= Senan of Laraghbrine =

Saint Senan of Laraghbrine (Laithrech-Briuin), County Kildare, was an Irish Christian monk who lived towards the end of the 6th century. His father was Fintan, son of Strened, son of Glinder, son of Corc, son of Conned, son of Aengus, son of Fieg, son of Mail, son of Carthage of the race of Eochaidh.

Senan's mother's name was Dediva (also called Editua or Dedi or Deidi or Deighe or Deidiu or Deaga), daughter of Tren, son of Dubhthach moccu Lughair, who was Chief Ollam of Ireland and royal poet of King Lóegaire mac Néill.

Senan founded the monastic settlement at Laraghbryan on lands owned by the O'Byrnes. Senan was a contemporary of Columba, and attended the Synod of Drumceat in 580.

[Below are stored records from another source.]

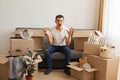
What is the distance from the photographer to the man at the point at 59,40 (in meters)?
3.88

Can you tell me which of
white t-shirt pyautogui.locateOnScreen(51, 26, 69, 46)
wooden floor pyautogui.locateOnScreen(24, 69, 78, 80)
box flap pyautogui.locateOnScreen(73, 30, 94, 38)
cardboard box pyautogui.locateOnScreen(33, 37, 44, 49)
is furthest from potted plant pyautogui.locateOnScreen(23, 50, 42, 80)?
box flap pyautogui.locateOnScreen(73, 30, 94, 38)

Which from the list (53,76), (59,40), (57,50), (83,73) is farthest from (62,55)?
(83,73)

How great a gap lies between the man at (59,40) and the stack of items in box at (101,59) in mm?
382

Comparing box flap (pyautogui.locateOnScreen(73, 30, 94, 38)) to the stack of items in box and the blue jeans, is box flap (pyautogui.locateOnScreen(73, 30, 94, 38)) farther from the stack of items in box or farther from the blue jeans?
the stack of items in box

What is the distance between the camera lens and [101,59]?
3.31m

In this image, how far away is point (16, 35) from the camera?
13.3 feet

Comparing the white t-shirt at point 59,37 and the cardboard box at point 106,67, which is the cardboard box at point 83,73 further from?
the white t-shirt at point 59,37

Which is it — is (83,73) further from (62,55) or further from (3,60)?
(3,60)

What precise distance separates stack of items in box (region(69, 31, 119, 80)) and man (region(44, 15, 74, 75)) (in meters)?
0.38

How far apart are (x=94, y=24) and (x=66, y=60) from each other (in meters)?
1.38

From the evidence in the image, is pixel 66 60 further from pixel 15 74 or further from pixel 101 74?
pixel 15 74

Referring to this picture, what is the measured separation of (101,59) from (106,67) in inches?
6.2

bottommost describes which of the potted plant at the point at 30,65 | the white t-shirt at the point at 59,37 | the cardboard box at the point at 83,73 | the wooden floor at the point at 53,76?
the wooden floor at the point at 53,76

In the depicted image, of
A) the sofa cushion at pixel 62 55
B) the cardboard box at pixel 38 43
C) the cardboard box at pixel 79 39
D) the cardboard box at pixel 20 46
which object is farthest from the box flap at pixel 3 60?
the cardboard box at pixel 79 39
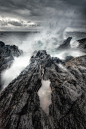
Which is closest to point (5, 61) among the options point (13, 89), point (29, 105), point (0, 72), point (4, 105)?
point (0, 72)

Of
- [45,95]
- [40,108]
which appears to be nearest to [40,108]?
[40,108]

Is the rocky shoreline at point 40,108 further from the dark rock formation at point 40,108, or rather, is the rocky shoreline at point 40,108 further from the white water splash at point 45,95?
the white water splash at point 45,95

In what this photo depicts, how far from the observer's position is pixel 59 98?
9180mm

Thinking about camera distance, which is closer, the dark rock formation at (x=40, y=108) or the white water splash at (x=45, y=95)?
the dark rock formation at (x=40, y=108)

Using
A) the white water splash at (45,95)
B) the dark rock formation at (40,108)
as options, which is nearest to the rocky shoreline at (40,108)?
the dark rock formation at (40,108)

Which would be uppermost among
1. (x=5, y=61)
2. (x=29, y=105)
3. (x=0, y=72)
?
(x=5, y=61)

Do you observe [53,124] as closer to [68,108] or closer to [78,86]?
[68,108]

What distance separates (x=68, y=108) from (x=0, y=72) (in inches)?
658

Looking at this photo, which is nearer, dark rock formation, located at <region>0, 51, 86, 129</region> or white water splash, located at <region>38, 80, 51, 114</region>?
dark rock formation, located at <region>0, 51, 86, 129</region>

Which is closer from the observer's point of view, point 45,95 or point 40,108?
point 40,108

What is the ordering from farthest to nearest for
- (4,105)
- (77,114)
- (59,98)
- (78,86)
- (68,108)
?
(78,86) < (59,98) < (4,105) < (68,108) < (77,114)

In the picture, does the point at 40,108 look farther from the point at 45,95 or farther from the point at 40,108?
the point at 45,95

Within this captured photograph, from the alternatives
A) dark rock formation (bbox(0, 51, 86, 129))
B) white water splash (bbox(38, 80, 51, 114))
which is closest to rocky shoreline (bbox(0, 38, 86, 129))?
dark rock formation (bbox(0, 51, 86, 129))

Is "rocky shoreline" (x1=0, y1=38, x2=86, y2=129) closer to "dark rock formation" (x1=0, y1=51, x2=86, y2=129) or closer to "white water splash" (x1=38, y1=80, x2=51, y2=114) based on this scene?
"dark rock formation" (x1=0, y1=51, x2=86, y2=129)
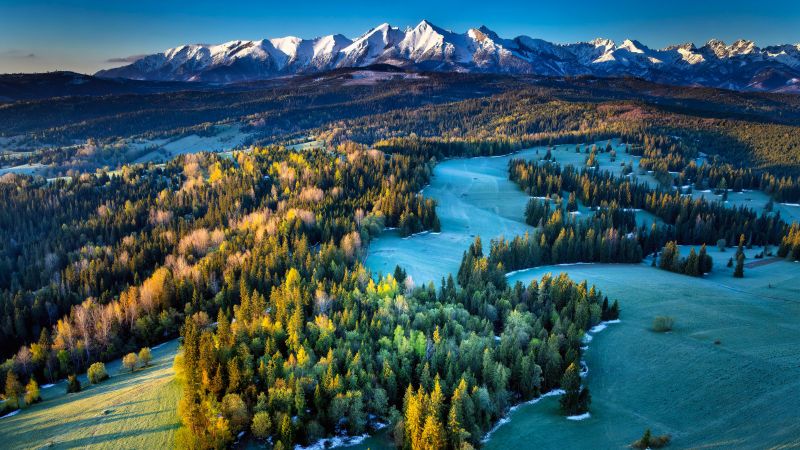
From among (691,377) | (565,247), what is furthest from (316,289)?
(565,247)

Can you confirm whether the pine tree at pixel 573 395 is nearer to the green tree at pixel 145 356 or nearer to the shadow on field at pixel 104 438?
the shadow on field at pixel 104 438

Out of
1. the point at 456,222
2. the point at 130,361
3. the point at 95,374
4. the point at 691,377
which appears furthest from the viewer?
the point at 456,222

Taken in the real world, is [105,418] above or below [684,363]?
below

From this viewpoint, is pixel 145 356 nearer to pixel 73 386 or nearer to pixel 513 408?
pixel 73 386

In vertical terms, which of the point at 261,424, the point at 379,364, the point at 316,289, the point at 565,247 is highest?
the point at 316,289

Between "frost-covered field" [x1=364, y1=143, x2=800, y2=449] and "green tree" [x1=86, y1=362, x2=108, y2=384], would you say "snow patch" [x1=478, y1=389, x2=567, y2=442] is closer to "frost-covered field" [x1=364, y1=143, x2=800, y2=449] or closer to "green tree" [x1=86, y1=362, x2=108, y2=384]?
"frost-covered field" [x1=364, y1=143, x2=800, y2=449]

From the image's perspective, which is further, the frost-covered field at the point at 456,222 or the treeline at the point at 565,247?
the treeline at the point at 565,247

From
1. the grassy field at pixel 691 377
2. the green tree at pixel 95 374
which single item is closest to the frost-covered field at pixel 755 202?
the grassy field at pixel 691 377
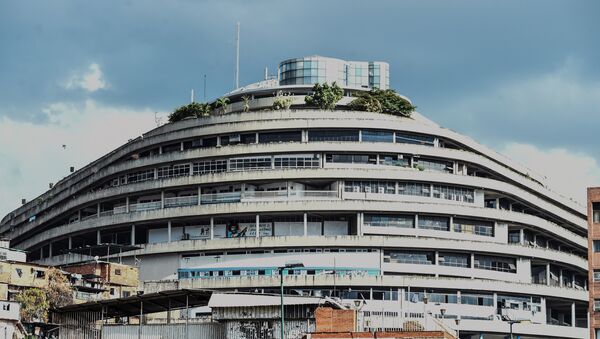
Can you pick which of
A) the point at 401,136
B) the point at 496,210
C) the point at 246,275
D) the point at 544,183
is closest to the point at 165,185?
the point at 246,275

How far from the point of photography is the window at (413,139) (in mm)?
146875

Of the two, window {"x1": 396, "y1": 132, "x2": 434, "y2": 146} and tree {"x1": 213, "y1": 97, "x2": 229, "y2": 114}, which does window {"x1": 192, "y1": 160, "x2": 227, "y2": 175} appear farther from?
window {"x1": 396, "y1": 132, "x2": 434, "y2": 146}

Dediva's other children were Saint Mainchín of Corann, son of Collan of Corann, Saint Diamaid the Just, son of Lugna, Saint Caillin, son of Niata, Saint Felim of Kilmore, son of Carill, Saint Daigh of Inniskeen, son of Carill, Saint Femia daughter of Carill and Senchán Torpéist, another Chief Ollam of Ireland. Saint Senan was the oldest of Dediva's famous children.

The Martyrology of Donegal gives his feastday as 2 September.